Time Out New York: Did that affect your work?
Rennie Harris:
Not at all. At the end of the day, we were doing the same thing. They just have different names for it. It wasn’t anything different than me doing the West Coast and doing a move and that move was the same that they do, but they just call it something different. A plié means “bend your knees.” [Laughs] Great. So that’s pretty much it, but I have to say being bilingual helped when I started to set work on dancers who weren’t hip-hop dancers or street dancers. I could explain to them, “This is like when you do so-and-so.”

Time Out New York: When you choreograph, do you invent new movement, or do you focus on new ways to put movement together?
Rennie Harris:
Both. Plus, I use old stuff. When I was a kid, I asked [a dancer], “Why are you doing that? That’s old shit.” And they were like, “Look, there’s no such thing as old movement. As long as you do it well, it’s good.” And I remembered that for some reason as I decided to become a choreographer or realized I was one. 

Time Out New York: Can you give me an example of something old that you use now?
Rennie Harris:
Breaking is old. Anything from locking or popping is old. That was in the ’70s. Those vocabularies—the majority of it is over 30 years old, but it’s still used as if it was brand-spanking-new.

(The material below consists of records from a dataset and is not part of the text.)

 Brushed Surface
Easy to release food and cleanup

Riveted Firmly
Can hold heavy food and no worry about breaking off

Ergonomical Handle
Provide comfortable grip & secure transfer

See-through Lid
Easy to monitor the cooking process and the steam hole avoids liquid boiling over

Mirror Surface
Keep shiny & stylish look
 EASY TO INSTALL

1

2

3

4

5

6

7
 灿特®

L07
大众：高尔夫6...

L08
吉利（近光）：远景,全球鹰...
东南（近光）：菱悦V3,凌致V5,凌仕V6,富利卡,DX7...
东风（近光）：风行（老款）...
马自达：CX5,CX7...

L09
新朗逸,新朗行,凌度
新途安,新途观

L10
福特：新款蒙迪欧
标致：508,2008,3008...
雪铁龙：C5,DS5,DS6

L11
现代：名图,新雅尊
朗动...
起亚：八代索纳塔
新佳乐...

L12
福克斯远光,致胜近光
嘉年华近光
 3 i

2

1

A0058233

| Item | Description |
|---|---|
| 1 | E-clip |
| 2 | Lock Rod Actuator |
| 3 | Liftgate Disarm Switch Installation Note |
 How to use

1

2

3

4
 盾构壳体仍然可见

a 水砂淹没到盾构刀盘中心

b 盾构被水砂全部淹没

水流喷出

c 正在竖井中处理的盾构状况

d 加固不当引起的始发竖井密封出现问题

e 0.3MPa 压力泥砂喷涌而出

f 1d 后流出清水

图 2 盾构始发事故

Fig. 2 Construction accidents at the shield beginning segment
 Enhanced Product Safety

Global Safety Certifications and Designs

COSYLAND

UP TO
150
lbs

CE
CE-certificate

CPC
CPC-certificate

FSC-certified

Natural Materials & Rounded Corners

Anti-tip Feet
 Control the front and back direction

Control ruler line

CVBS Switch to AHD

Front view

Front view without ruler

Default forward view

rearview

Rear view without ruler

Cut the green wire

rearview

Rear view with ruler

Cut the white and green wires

Time Out New York: Have you seen Lil Buck?
Rennie Harris:
I saw a video.

Time Out New York: Do you have an opinion?
Rennie Harris:
From what I’ve seen, I’m not a big fan. It’s just funny how the mainstream jumps on something—how they’re the last to get something and then all of a sudden, it’s this brand-new thing: Lil Buck and Yo-Yo Ma. All the stuff that they are discovering had already been done in the ’80s. The first thing they did was juxtaposition as soon as hip-hop became the thing. Do you know how many ballet dancers and modern dancers I’ve danced with in my time? So not to take from him, because that’s great for him. That was more my initial issue—it’s about media and Euro-American culture. Like it doesn’t exist until they discover it.